Given passage:
The Appellate Division’s two-page opinion affirming the trial court contained emphatic language: “Lest there be any doubt, a mid-trial involuntary dismissal does not entitle a defendant offeror to fee-shifting under the Rule.”  No doubt the reason for a two-page opinion to be published.  A forceful reminder to trial courts and trial bar of the specific limitations of the offer of judgment rule.

The appellate court held that the policy reasons inherent in the rule’s language would be undermined if such fee shifting were permitted, because the rule is not one designed to transform an offer of judgment into a general fee-shifting rule.  Further, R.4:58-3(c) also provides that no allowances shall be granted if a plaintiff’s claim is dismissed or if a no-cause verdict is returned.

Of course the Supreme Court by rule or the Legislature by statute could provide that in an offer-of-judgment context, dismissal of plaintiff’s case after an offer of judgment is made might also allow defendant to recover fees and costs on post-trial application to the trial judge by creating a new exception to the American Rule of fee payment.

Under the American Rule, the prevailing party is ordinarily not entitled to collect fees from the adversary.  This is based upon the policy that, “Sound judicial administration will be best advanced if litigant’s bear their own counsel fees.” See, Guarantee Insurance Co. v. Saltman, 217 N.J. Super. 604, 609-610 (App. Div. 1987), which furnishes a concise history of the rule and its application.  There are some exceptions to the ordinary application of the American Rule, as when it is permitted by court rule or statute; or pursuant to the terms of a contract; or when counsel fees are a traditional element of damages in the action; or where an insured has incurred counsel fees in defending an action under a disclaimed liability or indemnity policy.

Records shown:

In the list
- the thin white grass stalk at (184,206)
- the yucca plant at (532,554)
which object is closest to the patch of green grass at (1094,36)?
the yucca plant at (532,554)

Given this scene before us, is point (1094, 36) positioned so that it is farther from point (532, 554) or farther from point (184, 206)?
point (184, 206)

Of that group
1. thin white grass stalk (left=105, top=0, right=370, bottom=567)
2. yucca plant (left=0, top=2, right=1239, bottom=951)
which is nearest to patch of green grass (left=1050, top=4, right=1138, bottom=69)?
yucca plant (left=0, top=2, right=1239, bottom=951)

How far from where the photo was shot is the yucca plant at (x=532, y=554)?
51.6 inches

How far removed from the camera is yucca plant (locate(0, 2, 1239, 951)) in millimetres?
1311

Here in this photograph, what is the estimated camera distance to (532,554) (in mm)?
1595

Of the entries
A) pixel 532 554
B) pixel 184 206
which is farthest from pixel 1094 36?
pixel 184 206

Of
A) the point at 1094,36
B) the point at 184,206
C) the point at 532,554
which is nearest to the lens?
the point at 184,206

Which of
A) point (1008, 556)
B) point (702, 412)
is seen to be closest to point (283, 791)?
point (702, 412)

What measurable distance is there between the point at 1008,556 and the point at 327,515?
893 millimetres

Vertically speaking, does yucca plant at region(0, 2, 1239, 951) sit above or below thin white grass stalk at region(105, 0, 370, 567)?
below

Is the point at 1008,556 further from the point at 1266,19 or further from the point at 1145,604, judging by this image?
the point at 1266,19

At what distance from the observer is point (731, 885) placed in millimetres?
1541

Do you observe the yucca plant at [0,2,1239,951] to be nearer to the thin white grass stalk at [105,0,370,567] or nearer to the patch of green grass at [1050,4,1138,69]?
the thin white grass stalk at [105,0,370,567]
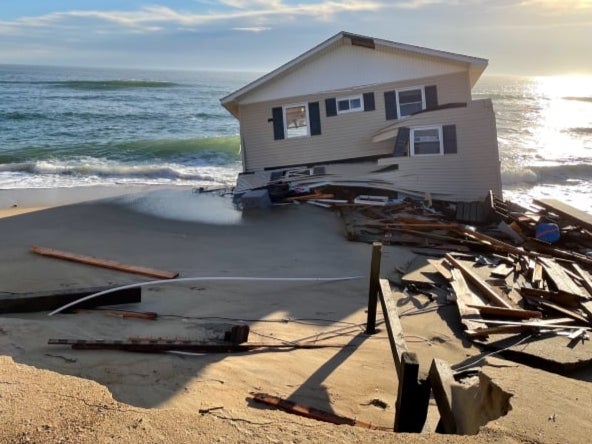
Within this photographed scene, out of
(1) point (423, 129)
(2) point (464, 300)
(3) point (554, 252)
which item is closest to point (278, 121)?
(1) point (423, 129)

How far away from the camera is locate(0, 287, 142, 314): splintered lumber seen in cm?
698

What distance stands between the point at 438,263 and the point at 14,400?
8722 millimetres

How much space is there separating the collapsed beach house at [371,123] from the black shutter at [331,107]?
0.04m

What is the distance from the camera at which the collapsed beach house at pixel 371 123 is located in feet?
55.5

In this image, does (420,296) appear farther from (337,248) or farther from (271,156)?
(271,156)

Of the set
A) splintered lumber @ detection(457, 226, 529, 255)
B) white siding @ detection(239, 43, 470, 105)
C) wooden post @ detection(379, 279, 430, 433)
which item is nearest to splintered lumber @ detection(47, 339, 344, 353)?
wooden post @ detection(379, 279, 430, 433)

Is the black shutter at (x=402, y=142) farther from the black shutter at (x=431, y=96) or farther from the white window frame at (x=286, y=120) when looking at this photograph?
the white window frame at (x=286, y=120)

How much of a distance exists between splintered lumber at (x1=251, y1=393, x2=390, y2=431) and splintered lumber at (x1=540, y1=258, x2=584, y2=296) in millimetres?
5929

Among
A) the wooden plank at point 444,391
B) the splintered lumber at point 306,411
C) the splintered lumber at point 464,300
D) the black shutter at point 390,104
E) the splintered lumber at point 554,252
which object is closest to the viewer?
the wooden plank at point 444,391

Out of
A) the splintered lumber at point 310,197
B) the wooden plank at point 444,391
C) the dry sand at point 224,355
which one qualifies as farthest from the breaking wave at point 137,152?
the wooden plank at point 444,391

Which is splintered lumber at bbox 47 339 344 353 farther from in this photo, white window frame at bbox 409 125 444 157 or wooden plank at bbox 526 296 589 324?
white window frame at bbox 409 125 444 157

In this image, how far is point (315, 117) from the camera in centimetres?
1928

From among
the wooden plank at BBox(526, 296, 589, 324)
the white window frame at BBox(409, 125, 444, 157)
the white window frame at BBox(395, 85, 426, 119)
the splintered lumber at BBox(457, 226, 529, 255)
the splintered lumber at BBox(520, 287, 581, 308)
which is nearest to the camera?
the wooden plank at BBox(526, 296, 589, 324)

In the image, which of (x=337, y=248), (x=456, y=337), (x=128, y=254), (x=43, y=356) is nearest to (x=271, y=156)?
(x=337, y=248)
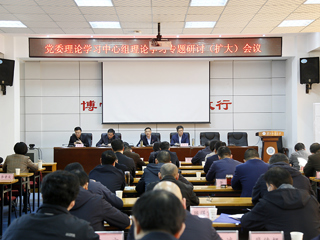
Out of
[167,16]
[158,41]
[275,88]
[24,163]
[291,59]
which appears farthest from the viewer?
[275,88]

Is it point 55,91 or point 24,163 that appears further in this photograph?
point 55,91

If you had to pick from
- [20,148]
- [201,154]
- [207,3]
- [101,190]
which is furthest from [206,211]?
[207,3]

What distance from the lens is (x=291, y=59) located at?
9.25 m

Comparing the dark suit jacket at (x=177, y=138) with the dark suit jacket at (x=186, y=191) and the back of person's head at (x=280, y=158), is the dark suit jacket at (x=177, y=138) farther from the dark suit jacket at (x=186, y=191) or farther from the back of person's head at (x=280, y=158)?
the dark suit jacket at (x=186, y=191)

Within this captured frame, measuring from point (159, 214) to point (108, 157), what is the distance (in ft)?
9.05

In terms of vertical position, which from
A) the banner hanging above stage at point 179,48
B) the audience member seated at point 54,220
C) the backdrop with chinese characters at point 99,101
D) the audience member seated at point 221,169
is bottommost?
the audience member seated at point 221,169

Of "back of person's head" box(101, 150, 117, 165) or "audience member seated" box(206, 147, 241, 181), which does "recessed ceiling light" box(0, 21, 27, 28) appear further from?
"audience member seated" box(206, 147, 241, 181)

...

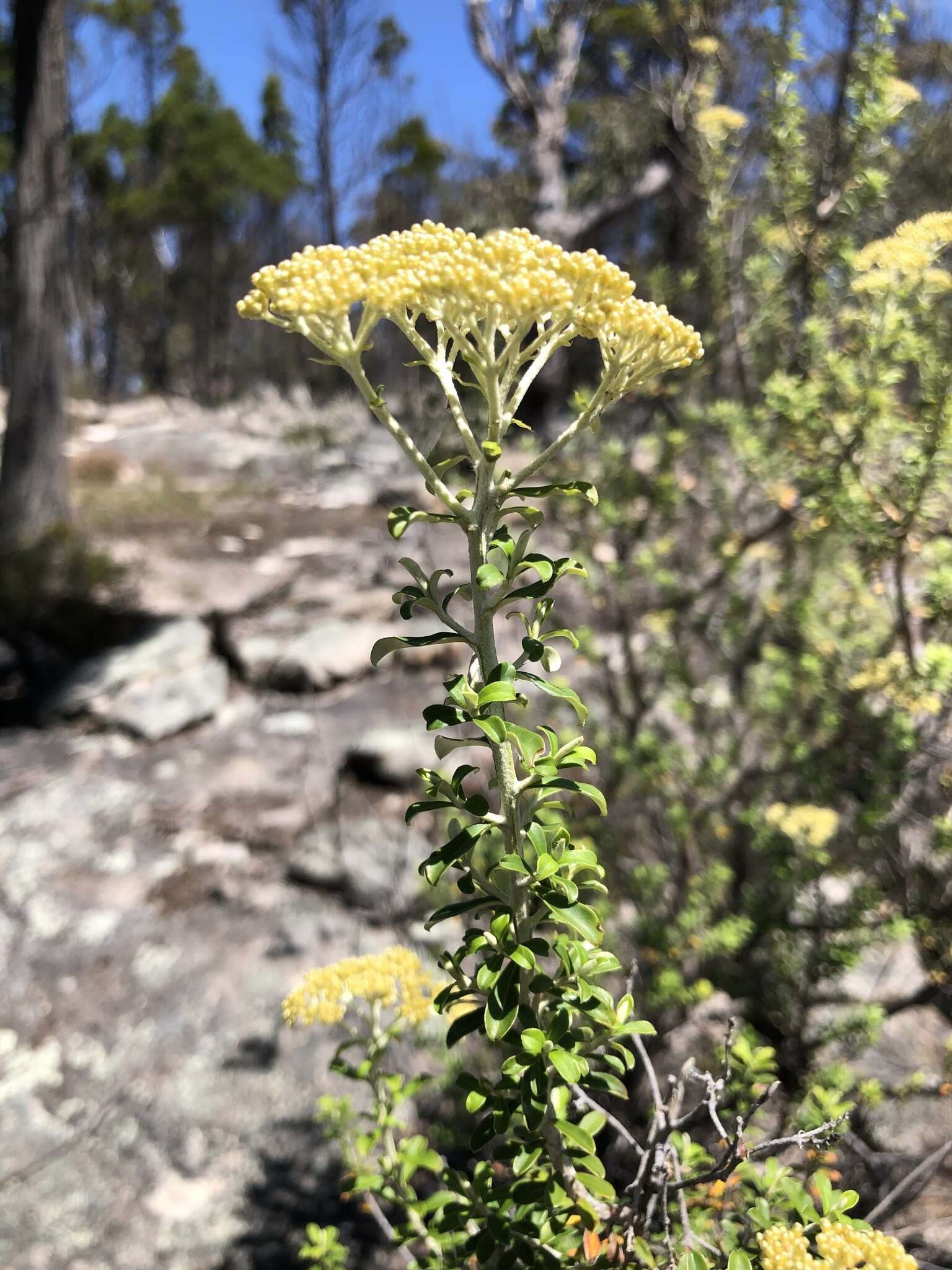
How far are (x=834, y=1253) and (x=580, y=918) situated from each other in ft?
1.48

Exercises to complete:
1: From the passage on the offer of judgment rule, copy the part that begins with the words "The Appellate Division’s" and ends after "of judgment rule.".
2: In the passage on the offer of judgment rule, which case is cited as giving a concise history of the American Rule?

Response list:
1:
The Appellate Division’s two-page opinion affirming the trial court contained emphatic language: “Lest there be any doubt, a mid-trial involuntary dismissal does not entitle a defendant offeror to fee-shifting under the Rule.”  No doubt the reason for a two-page opinion to be published.  A forceful reminder to trial courts and trial bar of the specific limitations of the offer of judgment rule.

2: Guarantee Insurance Co. v. Saltman, 217 N.J. Super. 604 (App. Div. 1987).